### Dataset extract

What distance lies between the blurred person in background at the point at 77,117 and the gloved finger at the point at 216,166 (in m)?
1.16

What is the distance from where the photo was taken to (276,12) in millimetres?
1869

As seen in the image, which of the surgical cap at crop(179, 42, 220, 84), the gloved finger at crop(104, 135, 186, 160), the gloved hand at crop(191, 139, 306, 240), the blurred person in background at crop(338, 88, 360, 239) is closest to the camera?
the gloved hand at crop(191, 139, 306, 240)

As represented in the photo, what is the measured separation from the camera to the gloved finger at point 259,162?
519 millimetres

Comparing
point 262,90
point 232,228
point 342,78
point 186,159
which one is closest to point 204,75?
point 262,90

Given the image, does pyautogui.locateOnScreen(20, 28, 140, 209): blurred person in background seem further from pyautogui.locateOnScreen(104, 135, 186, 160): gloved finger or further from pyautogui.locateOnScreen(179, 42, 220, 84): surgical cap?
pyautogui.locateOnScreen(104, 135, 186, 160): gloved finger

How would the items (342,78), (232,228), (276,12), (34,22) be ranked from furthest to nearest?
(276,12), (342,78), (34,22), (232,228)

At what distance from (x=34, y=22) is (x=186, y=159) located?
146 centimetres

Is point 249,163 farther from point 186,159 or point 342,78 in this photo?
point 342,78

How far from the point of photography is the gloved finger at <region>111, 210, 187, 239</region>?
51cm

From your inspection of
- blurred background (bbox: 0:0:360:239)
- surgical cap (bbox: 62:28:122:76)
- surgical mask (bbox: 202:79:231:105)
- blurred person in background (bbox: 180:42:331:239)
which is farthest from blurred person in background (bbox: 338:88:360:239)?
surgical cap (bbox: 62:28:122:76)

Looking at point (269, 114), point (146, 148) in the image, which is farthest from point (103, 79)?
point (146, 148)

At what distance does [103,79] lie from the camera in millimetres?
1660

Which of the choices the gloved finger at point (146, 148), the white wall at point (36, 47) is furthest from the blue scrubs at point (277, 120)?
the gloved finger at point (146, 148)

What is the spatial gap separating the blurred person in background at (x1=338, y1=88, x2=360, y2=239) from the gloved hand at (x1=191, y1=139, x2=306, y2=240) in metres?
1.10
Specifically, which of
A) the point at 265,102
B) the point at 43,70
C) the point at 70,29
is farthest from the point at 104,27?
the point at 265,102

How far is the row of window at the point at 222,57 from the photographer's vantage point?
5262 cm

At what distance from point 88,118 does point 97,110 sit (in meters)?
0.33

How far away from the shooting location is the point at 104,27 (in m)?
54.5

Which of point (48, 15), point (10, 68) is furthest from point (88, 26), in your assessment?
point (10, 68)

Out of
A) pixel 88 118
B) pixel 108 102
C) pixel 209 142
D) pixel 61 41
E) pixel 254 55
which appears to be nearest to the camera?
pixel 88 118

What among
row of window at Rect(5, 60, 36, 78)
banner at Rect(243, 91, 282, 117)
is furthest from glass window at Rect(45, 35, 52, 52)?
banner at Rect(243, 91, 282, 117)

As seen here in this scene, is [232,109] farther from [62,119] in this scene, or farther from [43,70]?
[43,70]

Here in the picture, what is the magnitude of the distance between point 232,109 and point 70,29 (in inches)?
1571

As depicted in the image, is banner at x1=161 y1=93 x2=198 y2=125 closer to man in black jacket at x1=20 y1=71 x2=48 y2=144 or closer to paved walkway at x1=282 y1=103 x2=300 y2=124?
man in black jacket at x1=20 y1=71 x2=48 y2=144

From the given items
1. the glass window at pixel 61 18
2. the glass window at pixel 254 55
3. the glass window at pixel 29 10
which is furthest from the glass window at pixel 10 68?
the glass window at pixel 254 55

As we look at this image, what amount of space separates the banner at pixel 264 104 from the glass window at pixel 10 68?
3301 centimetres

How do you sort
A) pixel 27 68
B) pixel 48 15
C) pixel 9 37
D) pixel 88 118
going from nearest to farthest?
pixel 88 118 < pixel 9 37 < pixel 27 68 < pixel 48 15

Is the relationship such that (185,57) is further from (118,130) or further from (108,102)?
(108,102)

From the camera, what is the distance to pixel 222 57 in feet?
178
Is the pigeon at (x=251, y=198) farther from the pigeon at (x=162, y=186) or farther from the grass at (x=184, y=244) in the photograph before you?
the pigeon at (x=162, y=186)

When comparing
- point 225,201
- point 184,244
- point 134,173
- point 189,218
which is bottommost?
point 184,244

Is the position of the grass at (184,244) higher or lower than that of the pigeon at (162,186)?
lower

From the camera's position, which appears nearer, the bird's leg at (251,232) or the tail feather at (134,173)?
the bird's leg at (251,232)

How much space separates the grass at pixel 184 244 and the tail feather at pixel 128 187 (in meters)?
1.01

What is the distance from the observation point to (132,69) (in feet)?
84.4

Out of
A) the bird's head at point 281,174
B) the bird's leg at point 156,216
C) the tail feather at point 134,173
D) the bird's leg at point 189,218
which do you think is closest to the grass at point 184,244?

######

Convert the lines of the listing from the line containing "Is the pigeon" through the end of the listing, inclusive, into a numbered list, leaving out blank lines.

* Problem solution
1. Is the pigeon at (x=251, y=198) farther from the pigeon at (x=162, y=186) or farther from the grass at (x=184, y=244) in the photograph before you?
2. the pigeon at (x=162, y=186)
3. When comparing
4. - point 225,201
5. - point 184,244
6. - point 134,173
7. - point 189,218
8. which is bottommost?
9. point 184,244
10. Is the position of the grass at (184,244) higher or lower than that of the pigeon at (162,186)?
11. lower
12. From the camera's position, which appears nearer, the bird's leg at (251,232) or the tail feather at (134,173)?
13. the bird's leg at (251,232)
14. How much space separates the grass at pixel 184 244 and the tail feather at pixel 128 187 (in meters)?
15. 1.01
16. What is the distance from the observation point to (132,69) (in feet)?
17. 84.4
18. Out of
19. A) the bird's head at point 281,174
20. B) the bird's leg at point 156,216
21. C) the tail feather at point 134,173
22. D) the bird's leg at point 189,218
23. which do you think is closest to the grass at point 184,244?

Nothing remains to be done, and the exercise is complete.